→ DOCUMENT:
-- Start --

Skip to main content

Seismic: A high-performance data structure for fast retrieval over learned sparse representations.

Project description

Seismic

Seismic is a highly efficient data structure for fast retrieval over learned sparse embeddings written in Rust 🦀. Designed with scalability and performance in mind, Seismic makes querying learned sparse representations seamless.

Details on how to use Seismic's core engine in Rust 🦀 can be found in docs/RustUsage.md.

The instructions below explain how to use it by using the Python API.

⚡ Installation

To install Seismic, run:

pip install pyseismic-lsr

Check out the detailed installation guide in docs/Installation.md for performance optimizations.

🚀 Quick Start

Given a collection as a jsonl file, you can quickly index it by running

from seismic import SeismicIndex

json_input_file = "" # Your data collection

index = SeismicIndex.build(json_input_file)
print("Number of documents: ", index.len)
print("Avg number of non-zero components: ", index.nnz / index.len)
print("Dimensionality of the vectors: ", index.dim)

index.print_space_usage_byte()

and then exploit Seismic to retrieve your set of queries quickly

import numpy as np

MAX_TOKEN_LEN = 30

string_type  = f'U{MAX_TOKEN_LEN}'

query = {"a": 3.5, "certain": 3.5, "query": 0.4}
query_id = "0"
query_components = np.array(list(query.keys()), dtype=string_type)
query_values = np.array(list(query.values()), dtype=np.float32)

results = index.search(
    query_id=query_id,
    query_components=query_components,
    query_values=query_values,
    k=10, 
    query_cut=3, 
    heap_factor=0.8,
)

-- End --

→ TASKS FOR THIS EXERCISE:
1. Return the rows below word for word, starting with the line that contains "How great is" and going on through the end of the rows, with the pictures left out.
2. Take the Seismic project description further, picking up right after its last line.

→ STORED DATA:
-- Start --

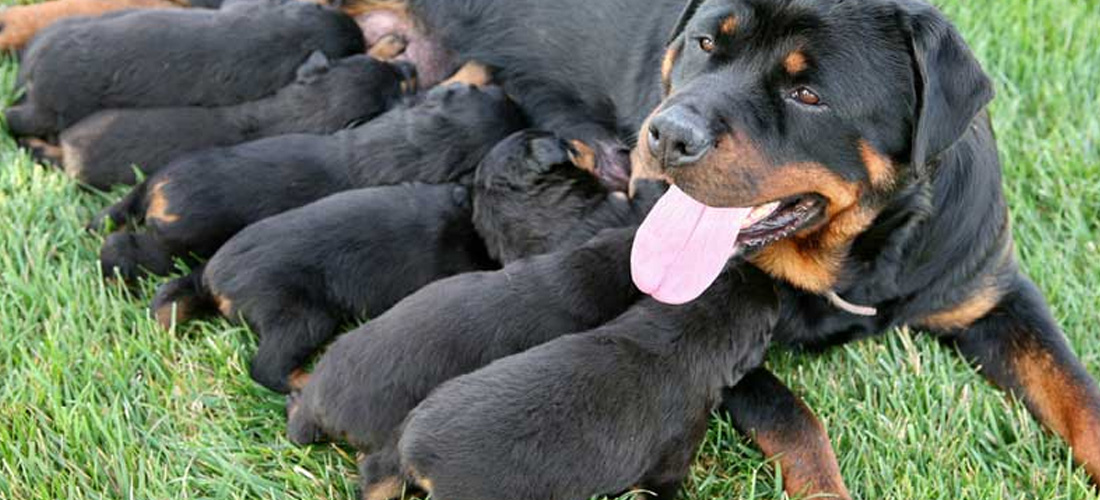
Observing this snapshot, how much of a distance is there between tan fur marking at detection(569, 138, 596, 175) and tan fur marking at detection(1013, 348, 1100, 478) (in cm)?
129

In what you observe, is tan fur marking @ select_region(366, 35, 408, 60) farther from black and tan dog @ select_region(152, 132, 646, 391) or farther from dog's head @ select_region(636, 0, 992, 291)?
dog's head @ select_region(636, 0, 992, 291)

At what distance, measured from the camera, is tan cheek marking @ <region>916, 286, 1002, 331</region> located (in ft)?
10.9

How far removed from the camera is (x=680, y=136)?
2734 millimetres

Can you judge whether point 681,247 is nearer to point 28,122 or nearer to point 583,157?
point 583,157

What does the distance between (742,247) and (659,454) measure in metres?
0.60

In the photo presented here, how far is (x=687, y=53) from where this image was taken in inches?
121

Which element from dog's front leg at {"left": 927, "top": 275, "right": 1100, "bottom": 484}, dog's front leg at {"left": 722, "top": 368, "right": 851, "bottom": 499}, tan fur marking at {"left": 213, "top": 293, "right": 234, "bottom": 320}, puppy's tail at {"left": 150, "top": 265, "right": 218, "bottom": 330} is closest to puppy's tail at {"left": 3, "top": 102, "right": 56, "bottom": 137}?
puppy's tail at {"left": 150, "top": 265, "right": 218, "bottom": 330}

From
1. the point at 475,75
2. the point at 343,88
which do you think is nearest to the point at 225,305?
the point at 343,88

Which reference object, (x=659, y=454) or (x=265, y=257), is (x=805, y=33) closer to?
(x=659, y=454)

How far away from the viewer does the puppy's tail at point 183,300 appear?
3348 mm

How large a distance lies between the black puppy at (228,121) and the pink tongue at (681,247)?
4.32 feet

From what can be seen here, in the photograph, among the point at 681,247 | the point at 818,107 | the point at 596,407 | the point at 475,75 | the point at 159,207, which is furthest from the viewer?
the point at 475,75

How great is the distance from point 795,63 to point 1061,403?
3.79 ft

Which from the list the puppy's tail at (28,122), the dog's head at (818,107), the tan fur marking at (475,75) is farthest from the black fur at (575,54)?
the puppy's tail at (28,122)
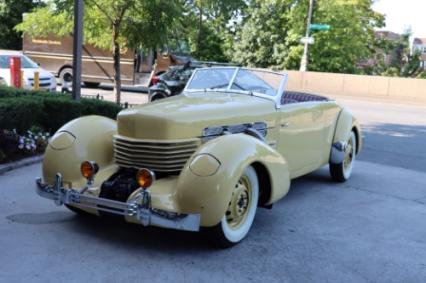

-- End --

→ OUTPUTS FOR THE TASKS:
1.
How great is the distance from point 795,63 to point 1061,403?
3.79 ft

Which from the list the puppy's tail at (28,122), the dog's head at (818,107), the tan fur marking at (475,75) is farthest from the black fur at (575,54)?
the puppy's tail at (28,122)

2.
📥 Download the Datasets

The embeddings in jsonl format for several encoders and several datasets can be downloaded from this HuggingFace repository, together with the queries representations.

As an example, the Splade embeddings for MSMARCO can be downloaded and extracted by running the following commands.

wget https://huggingface.co/datasets/tuskanny/seismic-msmarco-splade/resolve/main/documents.tar.gz?download=true -O documents.tar.gz 

tar -xvzf documents.tar.gz

or by using the Huggingface dataset download tool.

📄 Data Format

Documents and queries should have the following format. Each line should be a JSON-formatted string with the following fields:

  • id: must represent the ID of the document as an integer.
  • content: the original content of the document, as a string. This field is optional.
  • vector: a dictionary where each key represents a token, and its corresponding value is the score, e.g., {"dog": 2.45}.

This is the standard output format of several libraries to train sparse models, such as learned-sparse-retrieval.

The script convert_json_to_inner_format.py allows converting files formatted accordingly into the seismic inner format.

python scripts/convert_json_to_inner_format.py --document-path /path/to/document.jsonl --queries-path /path/to/queries.jsonl --output-dir /path/to/output 

This will generate a data directory at the /path/to/output path, with documents.bin and queries.bin binary files inside.

If you download the NQ dataset from the HuggingFace repo, you need to specify --input-format nq as it uses a slightly different format.

Resources

Check out our docs folder for more detailed guide on use to use Seismic directly in Rust, replicate the results of our paper, or use Seismic with your custom collection.

📚 Bibliography

  1. Sebastian Bruch, Franco Maria Nardini, Cosimo Rulli, and Rossano Venturini. "Efficient Inverted Indexes for Approximate Retrieval over Learned Sparse Representations." Proc. ACM SIGIR. 2024.
  2. Sebastian Bruch, Franco Maria Nardini, Cosimo Rulli, and Rossano Venturini. "Pairing Clustered Inverted Indexes with κ-NN Graphs for Fast Approximate Retrieval over Learned Sparse Representations." Proc. ACM CIKM. 2024.
  3. Sebastian Bruch, Franco Maria Nardini, Cosimo Rulli, Rossano Venturini, and Leonardo Venuta. "Investigating the Scalability of Approximate Sparse Retrieval Algorithms to Massive Datasets." Proc. ECIR. 2025. To Appear.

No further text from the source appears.